An overt military strike against Iran's nuclear facilities would be "self-defeating," but covert operations, "if properly done ... might help slow these programmes down" and force Iran's leaders to end them
Nonproliferation Policy Education Centre report for the Pentagon
Meanwhile, a report prepared for the Pentagon said Iran was likely to be able to make a nuclear weapon within two years and Washington should consider a deal giving Tehran security, diplomatic and economic benefits to persuade it to abandon its nuclear arms programmes.
The report, by a weapons expert with close ties to Bush administration hard-liners, recommended UN measures to stop Iran importing technology that could be used in nuclear arms and said covert operations should be considered against Iranian nuclear facilities.
The report, released by Henry Sokolski of the Nonproliferation Policy Education Centre this week, coincided with Iranian defiance in the face of international pressure for more supervision of its nuclear programme, which Iran says is just to produce energy.
Sokolski did not go into what he meant by covert operations against Iranian facilities.
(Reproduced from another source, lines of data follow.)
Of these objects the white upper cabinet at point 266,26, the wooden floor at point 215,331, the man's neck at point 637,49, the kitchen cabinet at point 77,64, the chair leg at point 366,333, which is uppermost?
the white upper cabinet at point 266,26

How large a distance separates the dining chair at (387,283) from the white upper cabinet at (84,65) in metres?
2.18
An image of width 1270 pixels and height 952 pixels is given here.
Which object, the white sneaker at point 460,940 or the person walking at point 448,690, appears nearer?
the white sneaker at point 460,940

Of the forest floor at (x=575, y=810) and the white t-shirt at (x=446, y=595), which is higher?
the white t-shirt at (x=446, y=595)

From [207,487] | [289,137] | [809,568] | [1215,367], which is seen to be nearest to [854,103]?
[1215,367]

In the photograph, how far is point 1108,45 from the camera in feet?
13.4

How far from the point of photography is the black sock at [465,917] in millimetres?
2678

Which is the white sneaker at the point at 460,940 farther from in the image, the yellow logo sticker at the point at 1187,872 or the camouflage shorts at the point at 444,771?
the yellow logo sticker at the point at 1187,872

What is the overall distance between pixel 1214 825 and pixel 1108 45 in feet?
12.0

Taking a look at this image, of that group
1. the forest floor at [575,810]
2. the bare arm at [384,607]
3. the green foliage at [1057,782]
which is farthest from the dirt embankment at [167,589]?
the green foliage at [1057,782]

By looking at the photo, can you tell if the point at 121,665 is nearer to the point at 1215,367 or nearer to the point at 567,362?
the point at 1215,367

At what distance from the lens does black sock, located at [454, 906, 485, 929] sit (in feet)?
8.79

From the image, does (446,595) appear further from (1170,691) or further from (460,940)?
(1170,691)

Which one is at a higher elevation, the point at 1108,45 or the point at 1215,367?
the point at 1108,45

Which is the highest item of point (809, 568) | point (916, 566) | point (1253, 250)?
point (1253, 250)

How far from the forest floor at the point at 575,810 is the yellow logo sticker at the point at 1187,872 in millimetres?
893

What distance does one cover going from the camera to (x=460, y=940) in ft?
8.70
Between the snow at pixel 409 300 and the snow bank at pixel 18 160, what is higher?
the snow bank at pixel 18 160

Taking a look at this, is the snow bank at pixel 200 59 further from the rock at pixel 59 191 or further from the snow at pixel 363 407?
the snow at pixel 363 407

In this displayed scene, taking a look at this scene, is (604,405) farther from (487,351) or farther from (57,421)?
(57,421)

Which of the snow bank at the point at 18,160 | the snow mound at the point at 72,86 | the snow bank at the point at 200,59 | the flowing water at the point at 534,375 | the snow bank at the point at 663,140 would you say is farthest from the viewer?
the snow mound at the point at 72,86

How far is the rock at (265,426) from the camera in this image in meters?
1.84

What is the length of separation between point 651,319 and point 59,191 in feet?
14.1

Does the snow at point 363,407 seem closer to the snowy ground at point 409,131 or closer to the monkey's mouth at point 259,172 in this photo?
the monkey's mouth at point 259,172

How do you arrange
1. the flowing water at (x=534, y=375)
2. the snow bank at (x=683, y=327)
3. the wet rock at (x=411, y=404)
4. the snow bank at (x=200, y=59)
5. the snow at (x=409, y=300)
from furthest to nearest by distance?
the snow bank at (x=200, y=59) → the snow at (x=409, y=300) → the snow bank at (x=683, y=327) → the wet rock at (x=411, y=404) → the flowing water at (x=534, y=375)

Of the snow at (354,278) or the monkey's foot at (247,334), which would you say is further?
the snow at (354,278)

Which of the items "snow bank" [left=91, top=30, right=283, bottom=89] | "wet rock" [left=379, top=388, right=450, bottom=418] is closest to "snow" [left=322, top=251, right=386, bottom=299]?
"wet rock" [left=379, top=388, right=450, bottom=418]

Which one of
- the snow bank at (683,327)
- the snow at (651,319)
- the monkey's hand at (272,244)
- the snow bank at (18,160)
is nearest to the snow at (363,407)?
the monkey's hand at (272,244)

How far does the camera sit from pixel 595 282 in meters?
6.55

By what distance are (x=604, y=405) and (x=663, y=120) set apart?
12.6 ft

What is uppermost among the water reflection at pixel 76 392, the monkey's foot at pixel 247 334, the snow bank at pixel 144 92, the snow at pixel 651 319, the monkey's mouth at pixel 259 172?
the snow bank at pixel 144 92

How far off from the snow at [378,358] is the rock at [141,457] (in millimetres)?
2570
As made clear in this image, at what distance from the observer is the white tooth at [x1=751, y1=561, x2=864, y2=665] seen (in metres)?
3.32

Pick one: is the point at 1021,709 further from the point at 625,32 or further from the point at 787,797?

He said only that an overt military strike against Iran's nuclear facilities would be "self-defeating," but covert operations, "if properly done ... might help slow these programmes down" and force Iran's leaders to end them.
The report said the UN nuclear watchdog - the International Atomic Energy Agency - and the UN Security Council should first find Iran in violation of international nonproliferation obligations and impose sanctions.
After that, "the major powers should offer security guarantees, economic assistance and normalized diplomatic relations with Tehran, but only in exchange for Iran first dismantling all of its nuclear facilities, ending all terrorist ties and opening up to unhindered IAEA inspections" of its nuclear facilities, it said.